While retirees won’t be getting as much of an increase in their Social Security checks in 2020, the Part B premium, is expected to go up considerably more than it did this year. In 2019, most beneficiaries paid $1.50 per month more than in 2018. In 2020, however, the Medicare Trustees have forecast that Part B premiums will increase from $135.50 to $144.30 per month — $8.80 per month more—an increase of 6.5%. That’s four times faster than the COLA.
Consequently, Social Security recipients with the lowest benefits may not see much of an increase at all after Medicare Part B premiums are deducted. Those with benefits of about $550 or less are at risk of seeing the Part B premiums consume their entire COLA, leaving nothing extra left over to deal with other rising costs.
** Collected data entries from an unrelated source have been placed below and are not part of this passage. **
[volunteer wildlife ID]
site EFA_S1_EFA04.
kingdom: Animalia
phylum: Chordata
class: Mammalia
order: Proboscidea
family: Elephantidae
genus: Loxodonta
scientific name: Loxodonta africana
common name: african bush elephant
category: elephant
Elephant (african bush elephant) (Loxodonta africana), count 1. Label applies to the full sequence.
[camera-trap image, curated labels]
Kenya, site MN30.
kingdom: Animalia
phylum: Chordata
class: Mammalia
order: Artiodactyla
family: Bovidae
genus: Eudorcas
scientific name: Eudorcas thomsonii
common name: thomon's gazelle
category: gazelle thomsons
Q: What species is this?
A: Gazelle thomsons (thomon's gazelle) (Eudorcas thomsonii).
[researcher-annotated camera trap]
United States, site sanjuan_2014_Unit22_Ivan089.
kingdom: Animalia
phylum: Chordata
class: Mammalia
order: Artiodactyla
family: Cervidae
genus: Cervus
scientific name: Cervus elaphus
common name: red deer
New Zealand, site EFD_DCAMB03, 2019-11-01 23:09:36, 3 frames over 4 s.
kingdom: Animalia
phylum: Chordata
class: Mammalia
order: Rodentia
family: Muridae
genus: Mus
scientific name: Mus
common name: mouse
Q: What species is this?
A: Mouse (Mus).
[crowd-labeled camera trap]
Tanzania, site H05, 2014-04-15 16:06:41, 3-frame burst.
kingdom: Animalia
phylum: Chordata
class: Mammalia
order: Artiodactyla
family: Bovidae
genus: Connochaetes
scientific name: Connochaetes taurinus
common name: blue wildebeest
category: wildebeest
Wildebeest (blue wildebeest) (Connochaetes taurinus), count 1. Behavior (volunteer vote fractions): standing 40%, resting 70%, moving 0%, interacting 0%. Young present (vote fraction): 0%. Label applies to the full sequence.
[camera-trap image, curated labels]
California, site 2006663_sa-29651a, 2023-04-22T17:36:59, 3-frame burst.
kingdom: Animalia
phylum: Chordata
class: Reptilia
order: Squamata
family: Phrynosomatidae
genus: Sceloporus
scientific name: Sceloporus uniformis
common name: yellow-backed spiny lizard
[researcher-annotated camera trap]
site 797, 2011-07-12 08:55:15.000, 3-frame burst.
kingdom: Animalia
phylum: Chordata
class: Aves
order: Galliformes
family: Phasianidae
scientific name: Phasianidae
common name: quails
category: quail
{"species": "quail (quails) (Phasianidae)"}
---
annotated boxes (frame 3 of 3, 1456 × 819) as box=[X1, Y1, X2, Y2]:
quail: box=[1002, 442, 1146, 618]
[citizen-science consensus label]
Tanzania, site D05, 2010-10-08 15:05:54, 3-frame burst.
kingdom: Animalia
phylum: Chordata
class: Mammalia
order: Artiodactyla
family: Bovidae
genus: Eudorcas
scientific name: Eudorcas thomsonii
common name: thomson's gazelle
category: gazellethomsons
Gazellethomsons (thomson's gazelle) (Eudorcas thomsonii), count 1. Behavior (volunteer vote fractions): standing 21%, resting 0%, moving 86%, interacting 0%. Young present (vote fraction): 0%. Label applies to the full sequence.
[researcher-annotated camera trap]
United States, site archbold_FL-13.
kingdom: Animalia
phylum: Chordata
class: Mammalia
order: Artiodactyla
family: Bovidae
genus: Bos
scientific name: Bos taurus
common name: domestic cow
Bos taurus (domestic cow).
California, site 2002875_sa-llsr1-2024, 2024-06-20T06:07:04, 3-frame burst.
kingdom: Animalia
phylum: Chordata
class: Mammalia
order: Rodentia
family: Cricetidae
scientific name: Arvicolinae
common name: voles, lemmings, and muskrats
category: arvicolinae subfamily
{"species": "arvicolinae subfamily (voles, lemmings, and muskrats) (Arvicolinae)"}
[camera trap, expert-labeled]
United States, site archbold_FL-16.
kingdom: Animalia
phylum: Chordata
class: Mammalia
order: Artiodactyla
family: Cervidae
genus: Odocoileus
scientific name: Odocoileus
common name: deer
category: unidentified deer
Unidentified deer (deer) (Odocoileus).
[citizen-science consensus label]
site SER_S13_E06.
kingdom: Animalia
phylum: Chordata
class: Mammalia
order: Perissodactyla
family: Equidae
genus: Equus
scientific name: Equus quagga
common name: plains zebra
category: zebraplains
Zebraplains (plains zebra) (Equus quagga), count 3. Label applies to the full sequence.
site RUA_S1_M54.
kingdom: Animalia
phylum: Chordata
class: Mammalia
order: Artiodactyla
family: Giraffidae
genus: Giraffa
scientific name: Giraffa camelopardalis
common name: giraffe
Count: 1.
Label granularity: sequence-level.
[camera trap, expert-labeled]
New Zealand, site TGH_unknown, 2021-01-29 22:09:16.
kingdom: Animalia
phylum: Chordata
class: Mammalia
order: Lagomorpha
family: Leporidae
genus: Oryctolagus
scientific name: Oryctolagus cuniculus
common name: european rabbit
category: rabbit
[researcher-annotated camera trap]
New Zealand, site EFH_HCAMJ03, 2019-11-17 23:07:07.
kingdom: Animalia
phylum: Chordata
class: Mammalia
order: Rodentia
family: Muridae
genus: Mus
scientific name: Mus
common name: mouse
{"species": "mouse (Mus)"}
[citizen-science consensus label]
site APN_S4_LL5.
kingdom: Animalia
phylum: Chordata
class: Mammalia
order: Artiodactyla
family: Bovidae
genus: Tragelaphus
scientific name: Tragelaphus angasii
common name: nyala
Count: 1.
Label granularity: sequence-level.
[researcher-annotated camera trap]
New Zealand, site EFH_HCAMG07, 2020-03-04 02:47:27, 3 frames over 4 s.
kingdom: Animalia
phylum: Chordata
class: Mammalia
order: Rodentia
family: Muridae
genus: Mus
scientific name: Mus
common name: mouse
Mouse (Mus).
But this doesn’t necessarily mean that the rising Part B premium would reduce an individual’s net Social Security benefits next year. Due to a special provision of law known as the Social Security “hold harmless” provision, the Medicare Part B premium is adjusted to prevent an overall reduction in Social Security benefits from December of the previous year. The provision only applies to about 70% of all Medicare beneficiaries, however, and does not protect people whose overall income is so low that their Medicare Part B premium is paid by state Medicaid programs, and individuals with incomes above $85,000 or married couples with incomes above $175,000.
In addition, the hold harmless provision does not apply to the premiums of Medigap supplements, Medicare Advantage, or Part D plans. Any increase in those premiums would lower the amount of Social Security benefits left to deal with other rising costs.